▶ Work order
Repeat the records below exactly as they appear.

Items from a dataset:

--------------------------------

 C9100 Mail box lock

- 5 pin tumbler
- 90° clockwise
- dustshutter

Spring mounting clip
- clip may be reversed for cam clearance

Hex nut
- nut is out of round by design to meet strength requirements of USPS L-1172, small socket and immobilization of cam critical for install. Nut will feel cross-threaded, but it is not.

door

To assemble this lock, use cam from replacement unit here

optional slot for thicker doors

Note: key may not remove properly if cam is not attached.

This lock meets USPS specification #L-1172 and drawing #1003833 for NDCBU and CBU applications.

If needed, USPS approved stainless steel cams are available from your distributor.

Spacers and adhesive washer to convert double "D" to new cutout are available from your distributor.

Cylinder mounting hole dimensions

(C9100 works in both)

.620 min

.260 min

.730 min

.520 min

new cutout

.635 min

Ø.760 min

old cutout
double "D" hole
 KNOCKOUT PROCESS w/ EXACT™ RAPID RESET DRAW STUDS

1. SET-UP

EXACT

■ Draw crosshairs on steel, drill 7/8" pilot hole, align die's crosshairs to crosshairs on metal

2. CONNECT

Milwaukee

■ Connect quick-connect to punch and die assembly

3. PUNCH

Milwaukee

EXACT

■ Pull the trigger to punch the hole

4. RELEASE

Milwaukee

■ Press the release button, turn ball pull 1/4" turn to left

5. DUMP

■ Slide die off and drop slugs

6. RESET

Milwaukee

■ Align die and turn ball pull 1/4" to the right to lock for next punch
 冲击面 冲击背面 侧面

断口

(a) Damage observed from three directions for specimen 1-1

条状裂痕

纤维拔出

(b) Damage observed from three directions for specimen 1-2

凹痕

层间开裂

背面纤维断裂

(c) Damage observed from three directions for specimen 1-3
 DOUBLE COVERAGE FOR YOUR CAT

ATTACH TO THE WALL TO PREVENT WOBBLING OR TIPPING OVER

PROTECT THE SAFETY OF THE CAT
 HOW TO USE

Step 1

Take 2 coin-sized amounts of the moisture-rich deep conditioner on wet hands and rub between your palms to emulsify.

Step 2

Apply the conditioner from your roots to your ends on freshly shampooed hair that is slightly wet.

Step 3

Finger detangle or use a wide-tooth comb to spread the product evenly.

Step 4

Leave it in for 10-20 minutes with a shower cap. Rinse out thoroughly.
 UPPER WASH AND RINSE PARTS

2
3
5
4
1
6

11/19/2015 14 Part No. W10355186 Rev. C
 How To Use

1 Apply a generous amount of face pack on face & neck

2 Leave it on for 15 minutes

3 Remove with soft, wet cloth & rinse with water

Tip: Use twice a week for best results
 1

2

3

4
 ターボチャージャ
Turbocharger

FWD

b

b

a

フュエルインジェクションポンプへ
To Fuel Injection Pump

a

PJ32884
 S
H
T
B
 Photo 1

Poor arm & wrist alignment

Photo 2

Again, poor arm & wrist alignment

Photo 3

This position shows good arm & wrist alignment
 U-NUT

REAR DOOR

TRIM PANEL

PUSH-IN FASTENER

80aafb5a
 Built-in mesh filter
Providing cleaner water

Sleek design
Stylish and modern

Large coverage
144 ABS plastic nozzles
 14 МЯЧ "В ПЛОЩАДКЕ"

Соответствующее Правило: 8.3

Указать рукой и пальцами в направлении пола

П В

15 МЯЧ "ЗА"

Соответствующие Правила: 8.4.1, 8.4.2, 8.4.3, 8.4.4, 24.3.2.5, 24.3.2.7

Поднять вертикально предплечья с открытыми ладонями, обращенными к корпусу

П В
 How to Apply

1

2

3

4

--------------------------------

▶ Your solution
 C9100 Mail box lock

- 5 pin tumbler
- 90° clockwise
- dustshutter

Spring mounting clip
- clip may be reversed for cam clearance

Hex nut
- nut is out of round by design to meet strength requirements of USPS L-1172, small socket and immobilization of cam critical for install. Nut will feel cross-threaded, but it is not.

door

To assemble this lock, use cam from replacement unit here

optional slot for thicker doors

Note: key may not remove properly if cam is not attached.

This lock meets USPS specification #L-1172 and drawing #1003833 for NDCBU and CBU applications.

If needed, USPS approved stainless steel cams are available from your distributor.

Spacers and adhesive washer to convert double "D" to new cutout are available from your distributor.

Cylinder mounting hole dimensions

(C9100 works in both)

.620 min

.260 min

.730 min

.520 min

new cutout

.635 min

Ø.760 min

old cutout
double "D" hole
 KNOCKOUT PROCESS w/ EXACT™ RAPID RESET DRAW STUDS

1. SET-UP

EXACT

■ Draw crosshairs on steel, drill 7/8" pilot hole, align die's crosshairs to crosshairs on metal

2. CONNECT

Milwaukee

■ Connect quick-connect to punch and die assembly

3. PUNCH

Milwaukee

EXACT

■ Pull the trigger to punch the hole

4. RELEASE

Milwaukee

■ Press the release button, turn ball pull 1/4" turn to left

5. DUMP

■ Slide die off and drop slugs

6. RESET

Milwaukee

■ Align die and turn ball pull 1/4" to the right to lock for next punch
 冲击面 冲击背面 侧面

断口

(a) Damage observed from three directions for specimen 1-1

条状裂痕

纤维拔出

(b) Damage observed from three directions for specimen 1-2

凹痕

层间开裂

背面纤维断裂

(c) Damage observed from three directions for specimen 1-3
 DOUBLE COVERAGE FOR YOUR CAT

ATTACH TO THE WALL TO PREVENT WOBBLING OR TIPPING OVER

PROTECT THE SAFETY OF THE CAT
 HOW TO USE

Step 1

Take 2 coin-sized amounts of the moisture-rich deep conditioner on wet hands and rub between your palms to emulsify.

Step 2

Apply the conditioner from your roots to your ends on freshly shampooed hair that is slightly wet.

Step 3

Finger detangle or use a wide-tooth comb to spread the product evenly.

Step 4

Leave it in for 10-20 minutes with a shower cap. Rinse out thoroughly.
 UPPER WASH AND RINSE PARTS

2
3
5
4
1
6

11/19/2015 14 Part No. W10355186 Rev. C
 How To Use

1 Apply a generous amount of face pack on face & neck

2 Leave it on for 15 minutes

3 Remove with soft, wet cloth & rinse with water

Tip: Use twice a week for best results
 1

2

3

4
 ターボチャージャ
Turbocharger

FWD

b

b

a

フュエルインジェクションポンプへ
To Fuel Injection Pump

a

PJ32884
 S
H
T
B
 Photo 1

Poor arm & wrist alignment

Photo 2

Again, poor arm & wrist alignment

Photo 3

This position shows good arm & wrist alignment
 U-NUT

REAR DOOR

TRIM PANEL

PUSH-IN FASTENER

80aafb5a
 Built-in mesh filter
Providing cleaner water

Sleek design
Stylish and modern

Large coverage
144 ABS plastic nozzles
 14 МЯЧ "В ПЛОЩАДКЕ"

Соответствующее Правило: 8.3

Указать рукой и пальцами в направлении пола

П В

15 МЯЧ "ЗА"

Соответствующие Правила: 8.4.1, 8.4.2, 8.4.3, 8.4.4, 24.3.2.5, 24.3.2.7

Поднять вертикально предплечья с открытыми ладонями, обращенными к корпусу

П В
 How to Apply

1

2

3

4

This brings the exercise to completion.